▶ [DIRECTIONS FOR THIS TASK]
In the text on the COP29 carbon trading agreement, what is each tradable credit meant to represent?

▶ [PROVIDED TEXT]
================================

The agreement passed at the UN COP29 climate summit late on Saturday night will allow countries and companies to trade credits for cuts in carbon emissions to offset their carbon footprints.
The carbon trading mechanism had first been formally sketched out in the 2015 Paris agreement on limiting climate change, as a way for polluters to pay for other countries to cut emissions on their behalf.
But it has proved controversial over fears it will not result in the promised removal of carbon from the atmosphere.
The head of delegation for a group of heavily forested countries, including Bolivia and the Democratic Republic of Congo, Kevin Conrad, said “properly regulated, markets can become a force for good, and start to reverse the market failures causing environmental and atmospheric destruction”.
The birth of the market prompted cheers and standing ovations by UN negotiators in the first session of the final plenary, in a rare breakthrough at the summit that was otherwise on the verge of collapse.
States and companies will be able to trade credits meant to represent one tonne of carbon dioxide saved or removed from the atmosphere, under mechanisms subject to loose oversight by the UN and designed to avoid double-counting of emissions cuts.
The final agreement overcame a quarrel about a proposed UN registry for tracking the flow in emission claims, with the US forced to compromise on how much power this registry should have.
Host country Azerbaijan made the issue of carbon emissions trading a priority, pushing successfully on the first day of the two-week summit for countries to adopt an initial element of the global market.
In subsequent negotiations to settle the rules, it drove the participants to overcome their disagreements. This included on a series of trade-offs between requiring more rigorous accounting and easing the pathway to get the market off the ground, with a rule book on principles for how credits should be traded, counted and checked.

================================

▶ [EXTRACTED RECORDS]
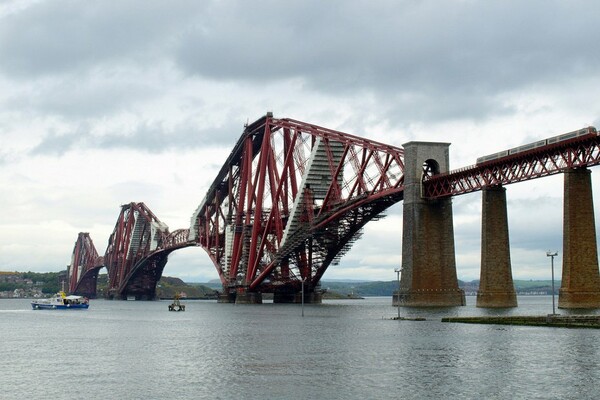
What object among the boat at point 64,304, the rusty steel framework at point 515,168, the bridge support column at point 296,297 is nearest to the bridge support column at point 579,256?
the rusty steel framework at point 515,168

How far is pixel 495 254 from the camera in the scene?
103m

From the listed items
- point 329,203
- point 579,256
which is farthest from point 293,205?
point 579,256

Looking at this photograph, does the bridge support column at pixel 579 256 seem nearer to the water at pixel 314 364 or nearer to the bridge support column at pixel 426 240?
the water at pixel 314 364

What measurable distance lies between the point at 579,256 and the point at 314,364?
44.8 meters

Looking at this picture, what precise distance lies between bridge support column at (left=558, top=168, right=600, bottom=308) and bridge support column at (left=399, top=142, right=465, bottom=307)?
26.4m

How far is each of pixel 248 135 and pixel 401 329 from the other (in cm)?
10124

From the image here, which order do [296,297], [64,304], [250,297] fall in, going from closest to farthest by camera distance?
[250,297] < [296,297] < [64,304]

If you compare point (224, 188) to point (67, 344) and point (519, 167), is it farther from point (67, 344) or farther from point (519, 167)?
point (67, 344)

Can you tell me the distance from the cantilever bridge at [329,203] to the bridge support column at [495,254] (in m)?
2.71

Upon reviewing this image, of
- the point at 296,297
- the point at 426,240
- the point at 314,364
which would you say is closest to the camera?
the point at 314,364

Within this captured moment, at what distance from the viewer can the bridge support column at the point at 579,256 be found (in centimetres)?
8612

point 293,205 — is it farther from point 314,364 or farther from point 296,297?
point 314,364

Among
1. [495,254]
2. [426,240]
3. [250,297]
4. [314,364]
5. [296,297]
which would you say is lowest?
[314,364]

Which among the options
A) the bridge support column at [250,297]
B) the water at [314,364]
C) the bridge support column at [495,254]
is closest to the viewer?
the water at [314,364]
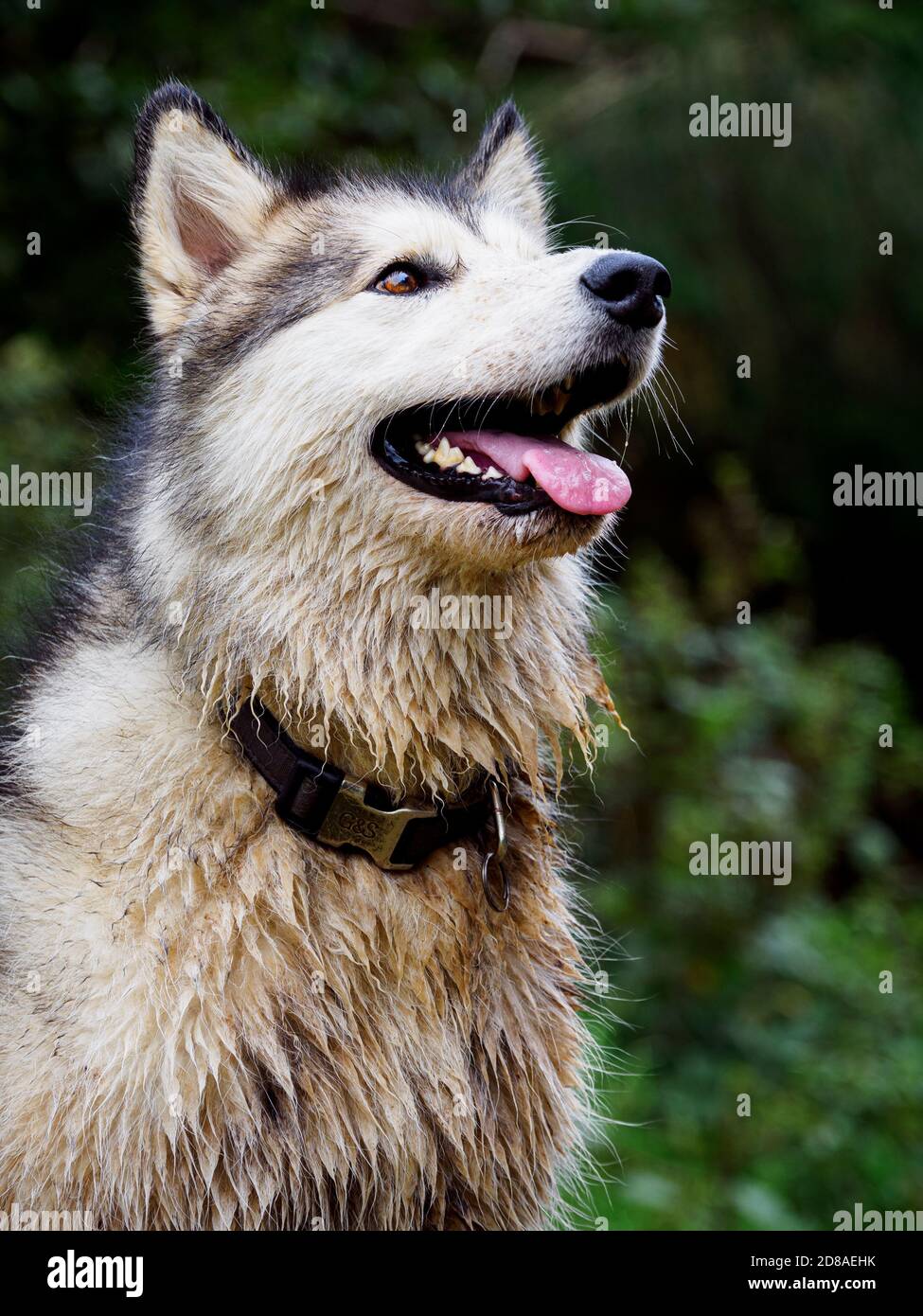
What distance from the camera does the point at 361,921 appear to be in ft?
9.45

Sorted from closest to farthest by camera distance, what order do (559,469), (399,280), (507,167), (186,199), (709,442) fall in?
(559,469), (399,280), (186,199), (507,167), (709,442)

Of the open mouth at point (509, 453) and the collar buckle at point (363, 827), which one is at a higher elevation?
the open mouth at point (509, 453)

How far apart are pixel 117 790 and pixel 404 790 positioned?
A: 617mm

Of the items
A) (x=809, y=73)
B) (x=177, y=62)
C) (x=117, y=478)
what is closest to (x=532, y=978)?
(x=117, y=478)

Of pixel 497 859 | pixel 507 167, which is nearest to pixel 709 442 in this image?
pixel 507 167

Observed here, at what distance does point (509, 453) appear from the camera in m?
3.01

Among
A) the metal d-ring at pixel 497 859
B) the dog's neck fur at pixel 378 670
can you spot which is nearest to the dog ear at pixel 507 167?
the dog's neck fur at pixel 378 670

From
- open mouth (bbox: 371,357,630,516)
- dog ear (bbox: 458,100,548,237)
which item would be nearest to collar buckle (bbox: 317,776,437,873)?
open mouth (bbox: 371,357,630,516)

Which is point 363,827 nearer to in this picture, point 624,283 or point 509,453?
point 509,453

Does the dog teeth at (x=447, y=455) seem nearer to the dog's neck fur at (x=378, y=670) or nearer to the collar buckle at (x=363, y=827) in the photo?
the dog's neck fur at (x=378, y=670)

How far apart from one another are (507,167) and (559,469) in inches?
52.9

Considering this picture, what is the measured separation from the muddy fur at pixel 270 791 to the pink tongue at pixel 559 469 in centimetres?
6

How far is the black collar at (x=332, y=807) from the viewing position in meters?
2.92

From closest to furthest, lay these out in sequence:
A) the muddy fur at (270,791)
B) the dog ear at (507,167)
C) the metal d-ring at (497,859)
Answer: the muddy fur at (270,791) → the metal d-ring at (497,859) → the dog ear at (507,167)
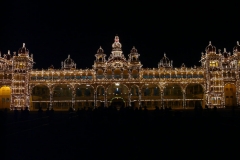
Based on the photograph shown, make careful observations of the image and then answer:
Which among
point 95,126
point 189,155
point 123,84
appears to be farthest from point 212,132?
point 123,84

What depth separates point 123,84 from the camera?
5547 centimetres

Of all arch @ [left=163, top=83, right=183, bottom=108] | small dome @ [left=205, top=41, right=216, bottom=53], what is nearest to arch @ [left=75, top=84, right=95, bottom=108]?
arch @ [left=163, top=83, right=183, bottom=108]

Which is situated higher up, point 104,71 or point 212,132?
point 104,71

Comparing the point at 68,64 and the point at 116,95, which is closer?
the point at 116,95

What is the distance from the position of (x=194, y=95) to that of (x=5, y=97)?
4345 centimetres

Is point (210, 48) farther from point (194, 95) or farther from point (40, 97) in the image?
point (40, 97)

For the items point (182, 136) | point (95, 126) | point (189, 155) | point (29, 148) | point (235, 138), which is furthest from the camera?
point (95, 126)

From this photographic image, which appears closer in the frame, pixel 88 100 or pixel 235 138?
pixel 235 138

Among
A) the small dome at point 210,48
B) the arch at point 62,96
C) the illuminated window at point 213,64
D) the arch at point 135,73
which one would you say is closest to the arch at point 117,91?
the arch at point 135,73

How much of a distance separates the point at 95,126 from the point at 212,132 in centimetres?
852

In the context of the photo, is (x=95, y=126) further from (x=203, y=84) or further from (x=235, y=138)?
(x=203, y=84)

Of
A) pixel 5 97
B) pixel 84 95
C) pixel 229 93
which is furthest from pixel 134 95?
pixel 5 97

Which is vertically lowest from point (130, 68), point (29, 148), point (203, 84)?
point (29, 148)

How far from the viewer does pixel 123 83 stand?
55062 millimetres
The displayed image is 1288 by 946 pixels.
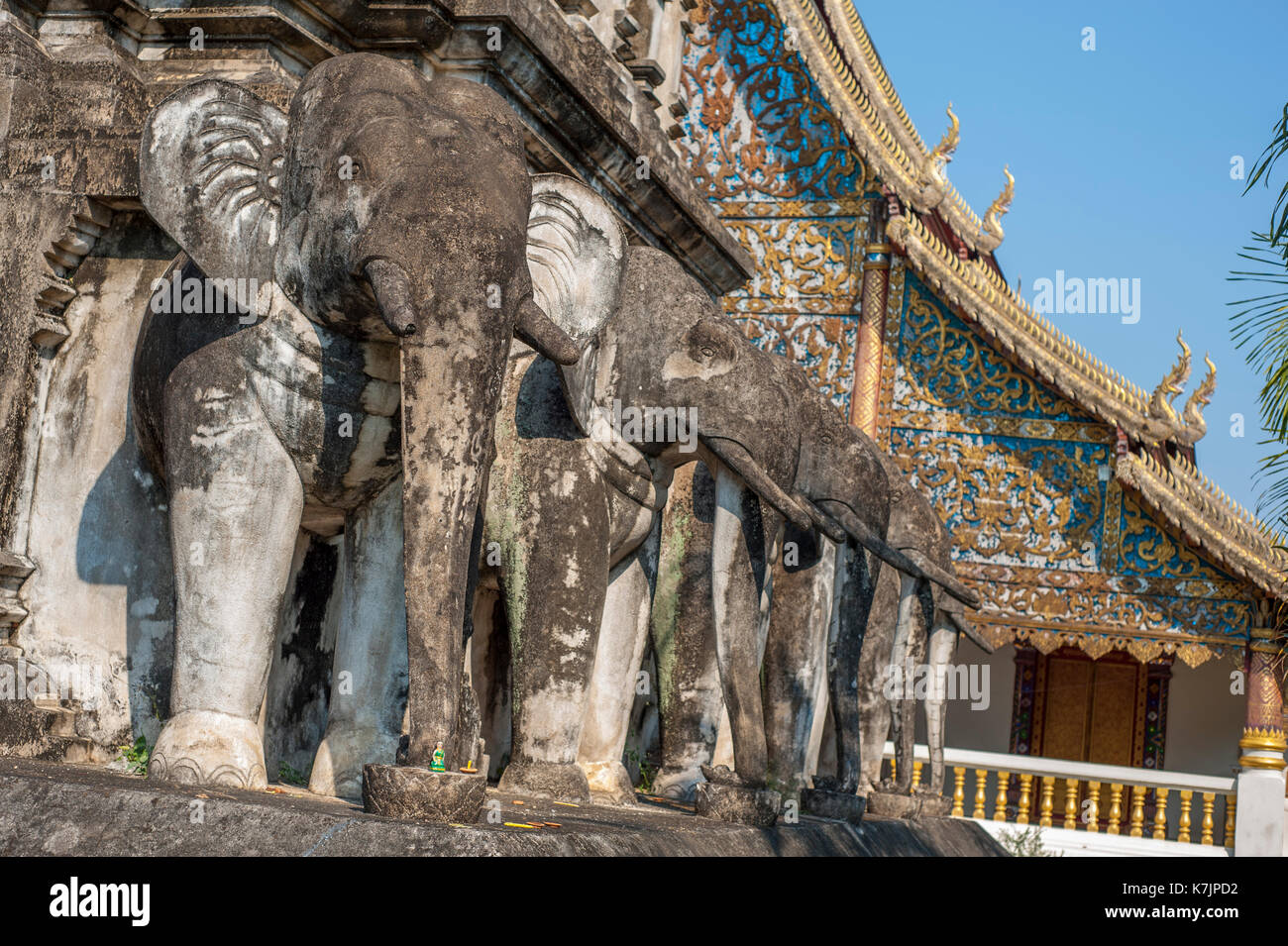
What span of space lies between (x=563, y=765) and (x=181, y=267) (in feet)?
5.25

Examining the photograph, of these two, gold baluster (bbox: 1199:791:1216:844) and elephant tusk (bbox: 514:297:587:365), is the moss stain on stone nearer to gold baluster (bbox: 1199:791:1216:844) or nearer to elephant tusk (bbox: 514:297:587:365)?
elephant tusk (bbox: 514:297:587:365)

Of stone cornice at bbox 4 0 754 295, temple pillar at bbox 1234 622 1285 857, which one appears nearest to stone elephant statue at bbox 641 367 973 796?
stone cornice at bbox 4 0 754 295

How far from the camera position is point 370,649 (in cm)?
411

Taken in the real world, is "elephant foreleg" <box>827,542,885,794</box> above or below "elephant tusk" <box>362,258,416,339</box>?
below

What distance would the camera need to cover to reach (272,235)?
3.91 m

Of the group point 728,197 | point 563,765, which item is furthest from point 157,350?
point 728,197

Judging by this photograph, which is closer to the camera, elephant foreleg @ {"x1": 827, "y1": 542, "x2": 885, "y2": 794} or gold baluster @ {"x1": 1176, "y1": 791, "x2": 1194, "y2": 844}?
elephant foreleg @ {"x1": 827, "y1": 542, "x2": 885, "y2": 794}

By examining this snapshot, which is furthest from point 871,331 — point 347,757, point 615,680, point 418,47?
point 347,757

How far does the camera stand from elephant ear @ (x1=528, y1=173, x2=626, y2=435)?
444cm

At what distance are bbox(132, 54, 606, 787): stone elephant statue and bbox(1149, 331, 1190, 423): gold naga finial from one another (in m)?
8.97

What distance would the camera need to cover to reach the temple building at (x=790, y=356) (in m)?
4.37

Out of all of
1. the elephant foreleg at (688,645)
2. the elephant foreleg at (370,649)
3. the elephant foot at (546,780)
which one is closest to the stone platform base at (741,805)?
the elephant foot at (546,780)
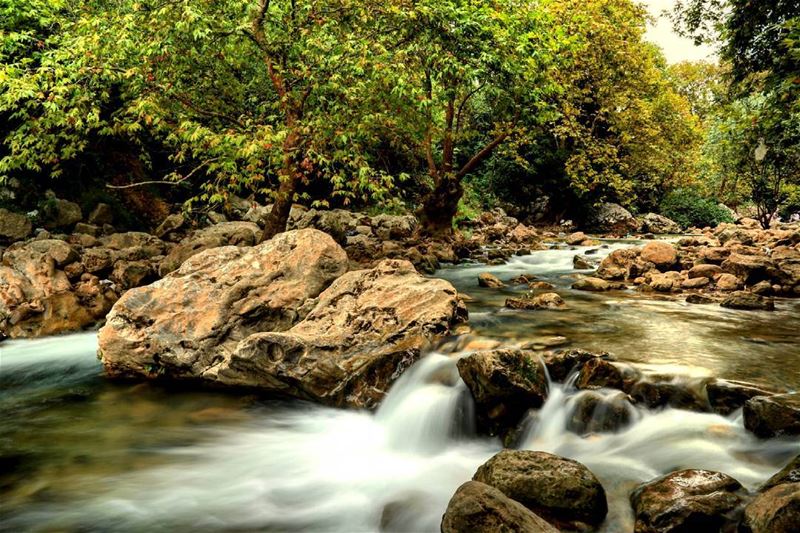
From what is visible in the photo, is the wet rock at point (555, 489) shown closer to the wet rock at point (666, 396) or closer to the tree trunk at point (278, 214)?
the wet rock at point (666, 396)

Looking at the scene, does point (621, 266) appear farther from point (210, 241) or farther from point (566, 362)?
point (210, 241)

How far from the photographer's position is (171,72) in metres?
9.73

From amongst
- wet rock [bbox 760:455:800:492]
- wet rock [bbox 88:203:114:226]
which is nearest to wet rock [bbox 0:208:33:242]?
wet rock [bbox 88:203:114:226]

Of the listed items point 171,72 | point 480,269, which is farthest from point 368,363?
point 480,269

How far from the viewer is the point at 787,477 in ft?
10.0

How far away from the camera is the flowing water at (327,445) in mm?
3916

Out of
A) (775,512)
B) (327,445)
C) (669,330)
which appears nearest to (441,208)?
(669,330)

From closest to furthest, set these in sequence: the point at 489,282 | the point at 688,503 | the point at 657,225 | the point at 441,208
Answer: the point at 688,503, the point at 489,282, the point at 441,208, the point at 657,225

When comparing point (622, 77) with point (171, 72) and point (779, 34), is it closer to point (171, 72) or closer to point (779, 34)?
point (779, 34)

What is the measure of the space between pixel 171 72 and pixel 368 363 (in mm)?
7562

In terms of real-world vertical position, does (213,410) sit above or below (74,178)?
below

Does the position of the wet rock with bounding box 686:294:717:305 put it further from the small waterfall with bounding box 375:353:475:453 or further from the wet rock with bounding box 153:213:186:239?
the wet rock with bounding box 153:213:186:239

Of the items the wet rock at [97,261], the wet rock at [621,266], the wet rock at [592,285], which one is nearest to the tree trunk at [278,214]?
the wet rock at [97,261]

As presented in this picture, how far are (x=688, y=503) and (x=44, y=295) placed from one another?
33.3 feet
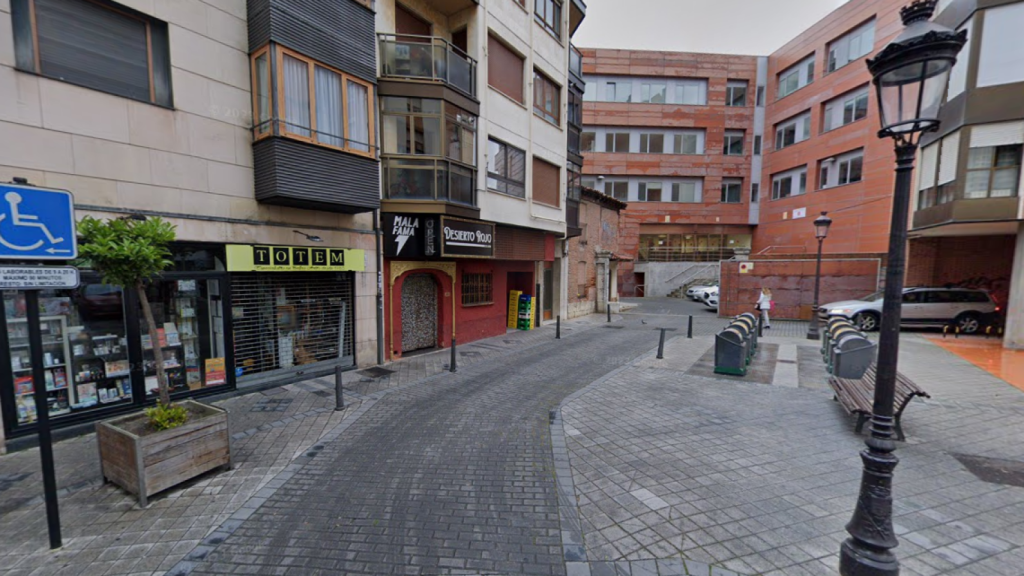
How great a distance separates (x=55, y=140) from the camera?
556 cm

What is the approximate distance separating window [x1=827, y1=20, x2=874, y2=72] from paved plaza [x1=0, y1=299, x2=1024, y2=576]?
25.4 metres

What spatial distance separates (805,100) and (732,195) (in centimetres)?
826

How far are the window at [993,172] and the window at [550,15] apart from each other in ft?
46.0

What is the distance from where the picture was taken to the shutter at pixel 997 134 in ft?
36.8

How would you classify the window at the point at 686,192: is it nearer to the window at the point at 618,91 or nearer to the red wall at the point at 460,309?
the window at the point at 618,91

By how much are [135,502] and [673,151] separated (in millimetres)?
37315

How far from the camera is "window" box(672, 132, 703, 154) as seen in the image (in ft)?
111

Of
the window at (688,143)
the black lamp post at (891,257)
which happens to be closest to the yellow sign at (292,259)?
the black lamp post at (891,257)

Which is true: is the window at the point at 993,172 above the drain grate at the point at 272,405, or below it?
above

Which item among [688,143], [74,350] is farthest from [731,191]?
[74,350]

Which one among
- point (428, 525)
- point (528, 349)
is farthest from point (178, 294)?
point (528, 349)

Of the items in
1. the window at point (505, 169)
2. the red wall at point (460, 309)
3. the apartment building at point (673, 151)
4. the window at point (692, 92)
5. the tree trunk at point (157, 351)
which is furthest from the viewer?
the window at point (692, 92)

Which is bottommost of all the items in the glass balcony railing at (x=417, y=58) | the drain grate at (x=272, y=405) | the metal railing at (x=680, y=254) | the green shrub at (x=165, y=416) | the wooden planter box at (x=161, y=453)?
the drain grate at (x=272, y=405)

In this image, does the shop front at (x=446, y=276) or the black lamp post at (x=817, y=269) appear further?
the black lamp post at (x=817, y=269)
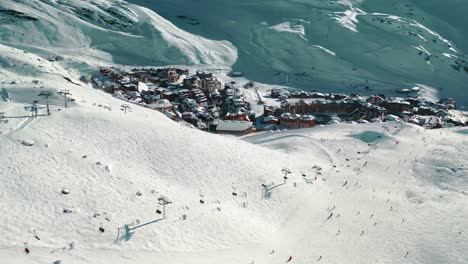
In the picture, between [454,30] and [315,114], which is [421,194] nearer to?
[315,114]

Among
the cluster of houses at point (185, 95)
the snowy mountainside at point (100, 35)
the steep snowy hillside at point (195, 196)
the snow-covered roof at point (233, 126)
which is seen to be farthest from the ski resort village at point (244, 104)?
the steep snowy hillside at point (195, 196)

================================

▶ [RESULT OF THIS EXERCISE]
One tonne of carbon dioxide saved or removed from the atmosphere.